En ese nuevo orden, las concesiones de Hitler a Francia resultaban contradictorias para España. Por un lado, Franco aspiraba a obtener varias colonias francesas, pero por otro no le convenía un París anonadado. Prefería una Francia fuerte ante una abrumadora hegemonía germana: Francia, Italia y España, aliadas a Alemania pero con intereses propios y comunes, podrían formar un obvio contrapeso a la potencia alemana, tanto más factible –como señalé en el artículo anterior– cuanto que Hitler dejaba a su amigo Mussolini la hegemonía en el área mediterránea, para él secundaria. Este interés contradictorio pesó, desde luego, en la política del Caudillo, siempre zigzagueante y cautelosa ante los violentos giros político-militares del conflicto.
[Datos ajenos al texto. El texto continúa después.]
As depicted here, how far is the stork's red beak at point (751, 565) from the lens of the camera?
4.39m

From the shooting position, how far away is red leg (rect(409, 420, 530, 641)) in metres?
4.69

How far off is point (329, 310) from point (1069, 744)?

Giros que habrían empujado al remolino a cualquier otro menos hábil y prudente: el mero hecho de haber mantenido a España al margen lo convierte en uno de los políticos más diestros de nuestra historia, pese a las muchas tonterías que se han escrito al respecto en estos años. Trato la cuestión en el libro Años de hierro.

El Duce, por el contrario, cometió el error de creer resuelta la situación y saltar al remolino que se lo tragaría. Aparentemente, Franco estuvo a punto de seguirle, y tras la derrota francoinglesa transmitió a Hitler su "deseo" de "no permanecer ajeno" a sus preocupaciones y su "satisfacción" por "prestarle en cada momento" los servicios que el Führer considerase "más valiosos". Además, sugería con astucia (y falsedad) que en la Guerra Civil alemanes y españoles habían luchado juntos contra las potencias ahora derrotadas. Historiadores apresurados toman esta carta como prueba de la disposición incondicional de Franco a entrar en guerra. Pero Franco destacaba al mismo tiempo la escasa preparación militar española, sometida a las urgencias de la reconstrucción, así como la necesidad de proteger las vulnerables islas Canarias y Baleares. En vez de imitar a Mussolini, permaneció muy atento a la Batalla de Inglaterra.
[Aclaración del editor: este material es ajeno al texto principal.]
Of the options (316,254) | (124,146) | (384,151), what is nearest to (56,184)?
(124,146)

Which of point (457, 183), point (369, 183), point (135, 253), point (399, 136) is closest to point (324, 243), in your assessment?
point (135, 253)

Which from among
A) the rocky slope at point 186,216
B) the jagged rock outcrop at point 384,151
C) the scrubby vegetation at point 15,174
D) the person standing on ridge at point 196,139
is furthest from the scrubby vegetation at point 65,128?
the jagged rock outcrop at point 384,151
Su actitud ante los judíos revela también su independencia. Si bien la conducta alemana en la Francia ocupada fue bastante civilizada, la persecución de los judíos no hacía mucha gracia a Madrid. En España abundaba la propaganda antihebrea, pero los sefarditas podían acogerse a la nacionalidad española según una ley de la dictadura de Primo de Rivera, ley caducada pero que siguió aplicándose con Franco. Se permitió el paso a judíos y otras muchas personas huidas de Francia, y se les facilitó visado de tránsito hacia Portugal y América. Admitirlos suponía un problema para España, porque añadía una carga a un país empobrecido y en ardua reconstrucción, y porque casi todos los refugiados eran de ideología hostil al régimen español. Hubo algunos abusos, dilaciones burocráticas y negación del visado a judíos no sefarditas, pero parece que ninguno fue devuelto a los nazis (que no habían iniciado aún la política de exterminio). Ante la decisión alemana y francesa de aplicar a los sefarditas de Francia las medidas antijudías, Lequerica protestó e hizo saber en noviembre que España no tenía legislación racista. El jefe de la comunidad judía en Lisboa lo comprobó, a petición de la comunidad judeouseña, así como la falsedad de los rumores sobre expulsiones de perseguidos. En Francia los judíos no ashkenazis resintieron amargamente el privilegio de que gozaban los sefarditas.

No es que el ambiente oficial en España fuese projudío, al contrario; pero una cosa era una aversión más o menos fuerte y otra la persecución. Por lo demás, los judíos de Marruecos habían ayudado a Franco durante la Guerra Civil.